Before I had ever been in love, I firmly believed that if a man ever intentionally hits a woman, then she should leave straightaway. No second chances, no forgiveness. Respect yourself, be strong, get out. All this despite witnessing domestic abuse first hand. I grew up in a small community and heard screams and saw bruises. And all of the women stayed.
But I don't think the issue of domestic abuse is so black and white for me anymore. I realised this pretty soon after I realised I was in Love with Che.
(Obvious disclaimers here - I am referring to a singular strike as opposed to a "beating" and also Che is the most gentle man I've ever met and I believe he would absolutely never ever hurt me)
One day, before we were even married, I was lying in bed watching him get ready for work and knew how difficult it would be for me to leave him. To give up on us. Were he ever to strike me in a temper (it's totally silly to even try to picture it but I think too much) I knew I would hear him out and give him the benefit of the doubt. Love had weakened my resolve. As empowering as love can be, I think it also has the potential to be debilitating.

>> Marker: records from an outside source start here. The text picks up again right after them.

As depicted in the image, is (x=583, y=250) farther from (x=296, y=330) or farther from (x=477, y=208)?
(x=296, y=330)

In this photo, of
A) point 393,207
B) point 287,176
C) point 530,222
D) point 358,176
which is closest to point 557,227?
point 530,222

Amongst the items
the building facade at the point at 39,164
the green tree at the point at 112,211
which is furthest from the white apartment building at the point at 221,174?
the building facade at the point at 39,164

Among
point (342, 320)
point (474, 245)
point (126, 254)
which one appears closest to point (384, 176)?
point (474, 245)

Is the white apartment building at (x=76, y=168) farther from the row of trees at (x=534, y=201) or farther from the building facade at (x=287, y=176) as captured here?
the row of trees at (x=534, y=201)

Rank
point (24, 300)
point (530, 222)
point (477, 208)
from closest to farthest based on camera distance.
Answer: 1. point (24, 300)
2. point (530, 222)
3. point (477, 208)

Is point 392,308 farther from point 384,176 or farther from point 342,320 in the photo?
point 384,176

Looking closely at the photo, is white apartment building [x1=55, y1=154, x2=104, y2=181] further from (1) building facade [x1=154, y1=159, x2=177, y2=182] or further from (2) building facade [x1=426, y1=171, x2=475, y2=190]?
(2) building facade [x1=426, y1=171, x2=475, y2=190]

But I've now come full circle again.
Now that I know Che more fully and believe more strongly in the reality of our love and relationship, the idea of staying is even more anathema to me. When I thought I'd stay, I was naively separating the physical action from the emotional relationship and not realising the impossibility of holding onto the latter after allowing the former.

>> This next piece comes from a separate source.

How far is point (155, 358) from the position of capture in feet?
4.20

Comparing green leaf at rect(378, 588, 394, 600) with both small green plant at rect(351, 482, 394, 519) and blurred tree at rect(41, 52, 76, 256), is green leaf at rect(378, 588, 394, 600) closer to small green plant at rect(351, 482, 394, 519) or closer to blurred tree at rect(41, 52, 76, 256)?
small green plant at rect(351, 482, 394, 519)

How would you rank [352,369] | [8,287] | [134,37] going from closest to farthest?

Were Che to ever strike me, it would be the end of our being together. It would signify the presence of all those scary things (disrespect, dominance, inequality, violence, fear) that have no place in the loving, equal marriage that we celebrate together. As hard as it would be, leaving would be my only choice. To stay would be to live a lie and I respect myself and us too much for that.
So all this is to say that I can understand why women don't leave immediately. Why they fight quietly for what they thought they had. I am now more compassionate towards and less judgemental of women who stay. But that's not to say that I wouldn't advocate leaving.